Context: Bennett said he views cyberattacks as one of the greatest threats not only to Israel’s national security, but to that of the world.

  • The Cyber Innovation Arena in Be’er Sheva is the central hub of Israeli cyber-tech, including Israel’s National Cyber Directorate (INCD).
  • According to Aviram Atzaba, INCD executive director of strategy and international cooperation, Israel developed its Cybernet system several years ago, in which over 1,500 organisations, including major Israeli companies, government ministries and more, share information about cyber-attacks. Companies send warnings to the directorate, which anonymises the messages and sends them to all the network’s members.
  • Lindy Cameron explained how The Cyber Innovation Arena has severed as one of the inspirations for Cyber Central, the first part of the UK’s ‘Golden Valley’ development – which will be based in Cheltenham, the home to the NCSC’s parent organisation, GCHQ.
  • She said Cyber Central will be a hive of industry collaboration, ranging from tech giants to start-ups as well as academia and government. It aims to be the primary UK hub for cyber-related activity, and one of the most prominent clusters globally.
  • The cyber event comes in a week in which several Israeli cyber companies have come under intense public scrutiny for their alleged involvement in spying on journalists, politicians and human rights activists.
  • One of the firms, NSO, has pushed back against claims that it sold its phone-hacking technology purposely to governments that intended to use the software illegally. NSO CEO Shalev Hulio told Israeli media: “We choose our clients meticulously, and we sign very strong agreements with them that allow us — if we find that any abuses were made — to cut them off from the system. There were five clients we cut off from the system in the past few years.”
  • Hulio described NSO’s technology as “life-saving software,” and said that there was no alternative to using it to fight serious crime and terrorism in a world with encrypted communications. He added that NSO had refused to sell its products to 90 countries around the world for fear that they might make improper use of them.
  • Israeli technology is also widely recognised by the UK’s private sector. By 2018, 337 Israeli high-tech companies operated in the UK, an increase of 60 per cent over the 5 years prior. A senior UK official quoted in the 2018 BICOM report, UK-Israel relations after Brexit: cyber security, said: “If I were a UK company with big cyber exposure, I would be troubled if I was not making use of Israeli tech and expertise.”
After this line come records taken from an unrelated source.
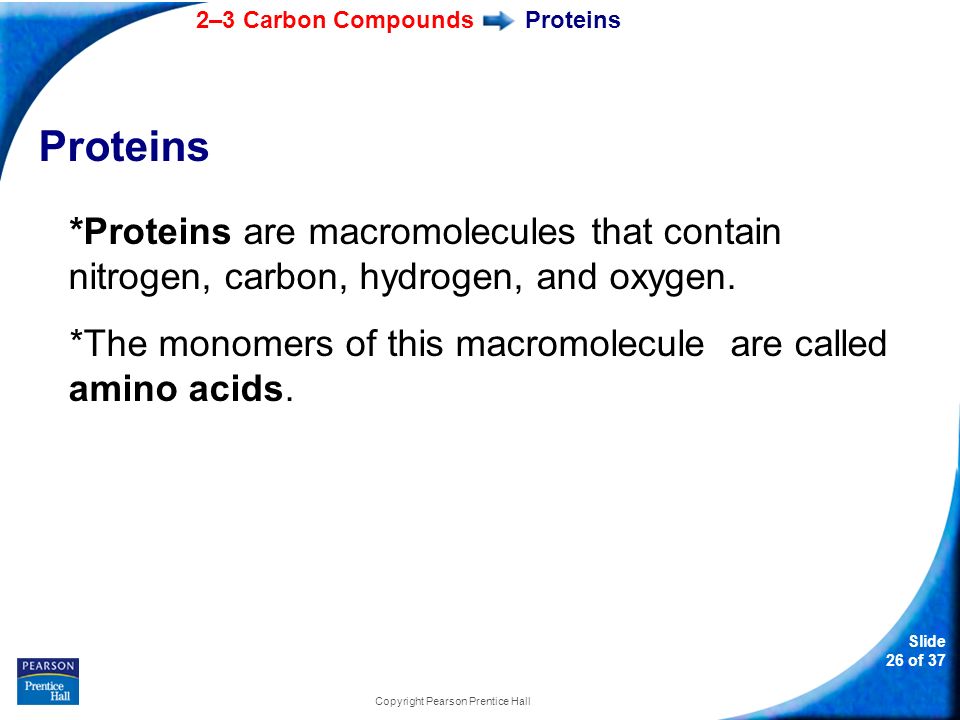 2–3 Carbon Compounds Proteins

Proteins

*Proteins are macromolecules that contain nitrogen, carbon, hydrogen, and oxygen.

*The monomers of this macromolecule are called amino acids.

PEARSON
Prentice Hall

Copyright Pearson Prentice Hall

Slide 26 of 37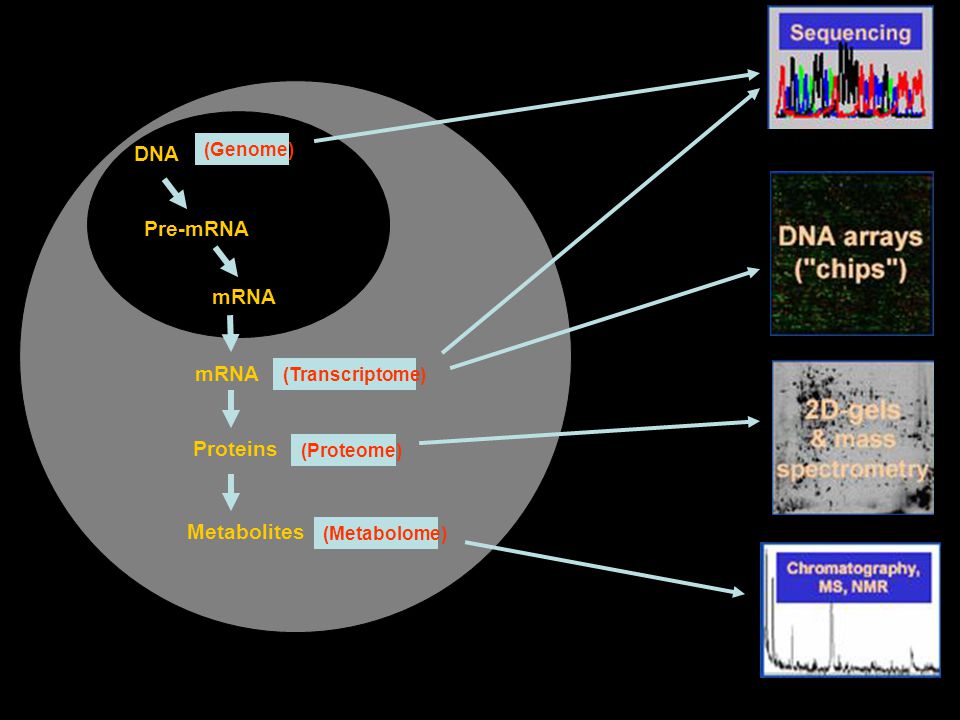 DNA (Genome)

Pre-mRNA

mRNA

mRNA (Transcriptome)

Proteins (Proteome)

Metabolites (Metabolome)

Sequencing

DNA arrays ("chips")

2D-gels & mass spectrometry

Chromatography, MS, NMR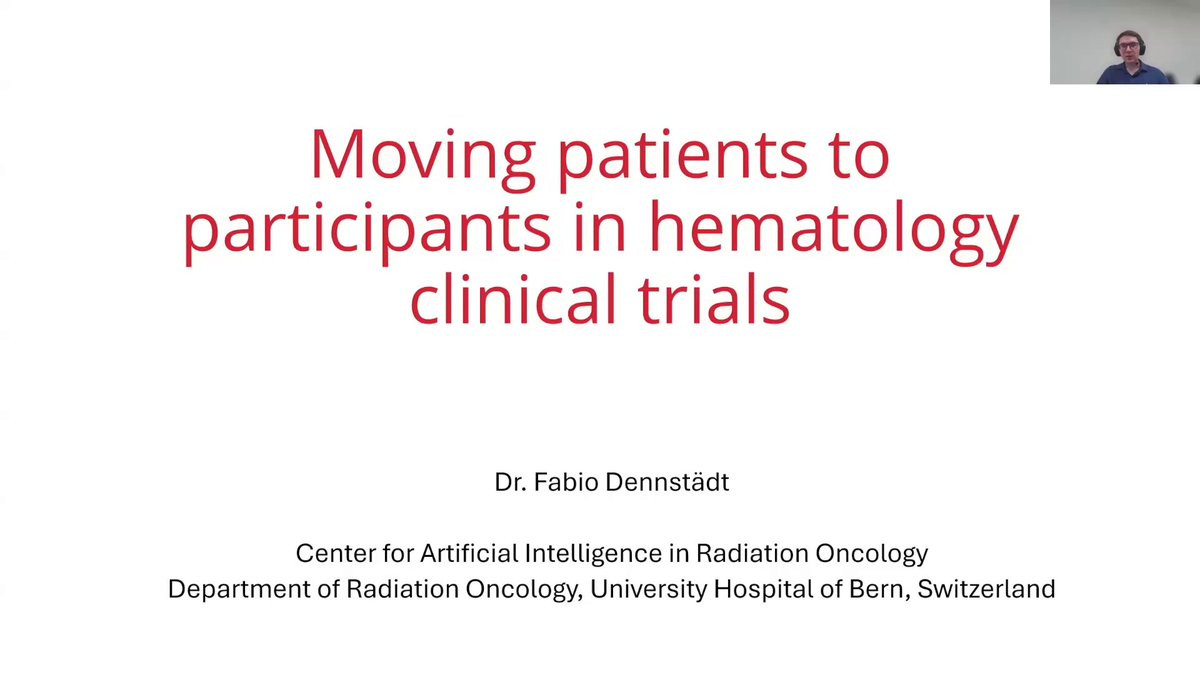 Moving patients to participants in hematology clinical trials

Dr. Fabio Dennstädt

Center for Artificial Intelligence in Radiation Oncology
Department of Radiation Oncology, University Hospital of Bern, Switzerland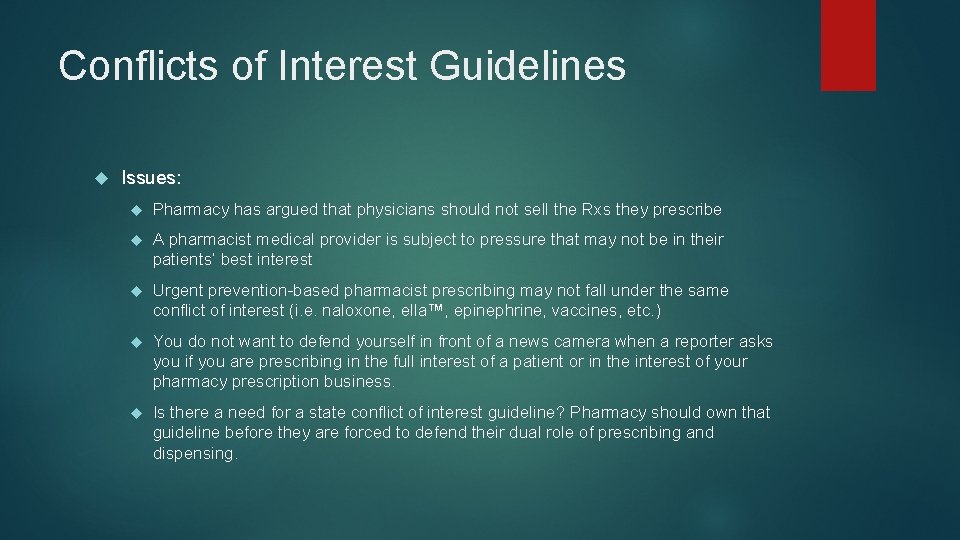 Conflicts of Interest Guidelines

Issues:

Pharmacy has argued that physicians should not sell the Rxs they prescribe

A pharmacist medical provider is subject to pressure that may not be in their patients' best interest

Urgent prevention-based pharmacist prescribing may not fall under the same conflict of interest (i.e. naloxone, ella™, epinephrine, vaccines, etc.)

You do not want to defend yourself in front of a news camera when a reporter asks you if you are prescribing in the full interest of a patient or in the interest of your pharmacy prescription business.

Is there a need for a state conflict of interest guideline? Pharmacy should own that guideline before they are forced to defend their dual role of prescribing and dispensing.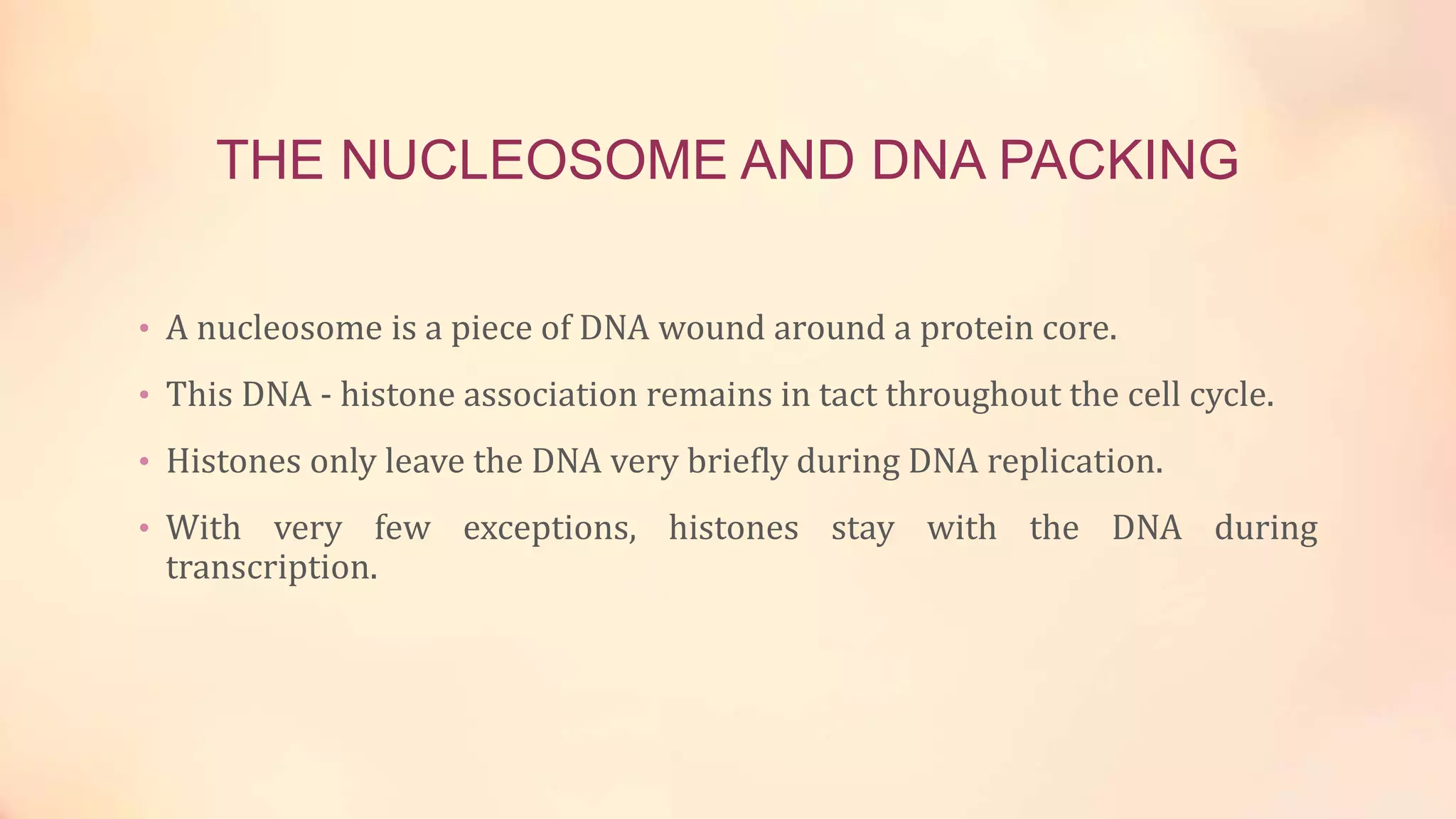 THE NUCLEOSOME AND DNA PACKING

• A nucleosome is a piece of DNA wound around a protein core.

• This DNA - histone association remains in tact throughout the cell cycle.

• Histones only leave the DNA very briefly during DNA replication.

• With very few exceptions, histones stay with the DNA during transcription.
Looking ahead: This week, MK Ram Ben Barak, the chairman of the Foreign Affairs and Defence Committee, commented on the NSO issue: “We will review this whole matter of giving licenses. It must be honestly admitted, their programmes exposed a great many terrorist cells and helped a great many people. If it did something wrong, this is something we have to check.”

  • Israel has appointed an inter-ministerial team, including representatives from the defence ministry, ministry of justice, foreign ministry, military intelligence and the Mossad – the national intelligence agency – that will “conduct its checks, and we will be sure to look into the findings and see if we need to fix things here,” Ben Barak said.